Work out how many lines below contain the word "United". Only the number is wanted.

+ + + + + + +

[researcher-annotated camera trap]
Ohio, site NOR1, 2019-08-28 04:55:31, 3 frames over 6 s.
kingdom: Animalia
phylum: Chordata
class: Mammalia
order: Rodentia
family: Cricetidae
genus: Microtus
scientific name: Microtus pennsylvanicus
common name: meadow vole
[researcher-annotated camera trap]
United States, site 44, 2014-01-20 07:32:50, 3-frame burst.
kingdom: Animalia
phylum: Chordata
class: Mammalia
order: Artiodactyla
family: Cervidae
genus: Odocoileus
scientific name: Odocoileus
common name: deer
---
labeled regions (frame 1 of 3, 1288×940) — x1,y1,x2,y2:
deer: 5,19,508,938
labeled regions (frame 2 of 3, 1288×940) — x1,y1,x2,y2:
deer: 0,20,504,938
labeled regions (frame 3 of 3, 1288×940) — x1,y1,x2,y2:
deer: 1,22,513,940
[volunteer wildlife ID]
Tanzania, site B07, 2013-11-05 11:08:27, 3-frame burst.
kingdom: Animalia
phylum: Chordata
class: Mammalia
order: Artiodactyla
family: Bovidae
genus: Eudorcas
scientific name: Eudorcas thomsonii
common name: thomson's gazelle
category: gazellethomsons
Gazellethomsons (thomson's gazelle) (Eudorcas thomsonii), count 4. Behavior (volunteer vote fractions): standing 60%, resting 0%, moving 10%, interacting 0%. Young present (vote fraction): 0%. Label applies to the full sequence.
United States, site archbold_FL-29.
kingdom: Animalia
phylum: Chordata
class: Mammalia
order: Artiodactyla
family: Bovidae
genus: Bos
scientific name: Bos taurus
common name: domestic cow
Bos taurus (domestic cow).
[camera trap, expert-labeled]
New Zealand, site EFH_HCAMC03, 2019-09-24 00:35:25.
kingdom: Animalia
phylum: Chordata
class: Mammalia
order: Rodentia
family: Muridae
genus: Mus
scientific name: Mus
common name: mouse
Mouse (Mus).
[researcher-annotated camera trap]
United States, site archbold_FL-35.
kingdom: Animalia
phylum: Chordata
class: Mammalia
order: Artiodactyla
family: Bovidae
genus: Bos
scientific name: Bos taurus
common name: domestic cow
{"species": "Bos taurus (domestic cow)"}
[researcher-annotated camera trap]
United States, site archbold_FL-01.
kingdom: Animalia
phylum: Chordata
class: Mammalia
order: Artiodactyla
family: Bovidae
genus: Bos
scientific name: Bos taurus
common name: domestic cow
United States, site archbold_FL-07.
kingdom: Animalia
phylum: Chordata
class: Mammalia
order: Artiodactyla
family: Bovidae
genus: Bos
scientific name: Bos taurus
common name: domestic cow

+ + + + + + +

RESULT OF THIS TASK => 5